— Aim —
Rewrite each of the entries below, changing "farthest" to "furthest" and leaving everything else as it is. Omit the pictures from your version.

[Excerpts from a spatial reasoning dataset]
━━━━━━━━━━
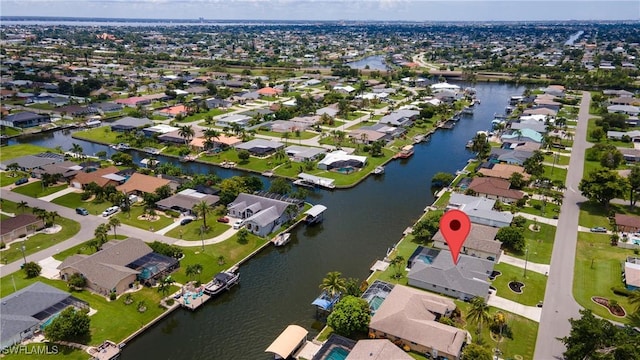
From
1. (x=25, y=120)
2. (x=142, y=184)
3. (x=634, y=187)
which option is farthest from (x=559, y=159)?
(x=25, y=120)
━━━━━━━━━━
— Reply —
From
1. (x=25, y=120)
2. (x=142, y=184)
3. (x=634, y=187)
which option is furthest from (x=559, y=159)?
(x=25, y=120)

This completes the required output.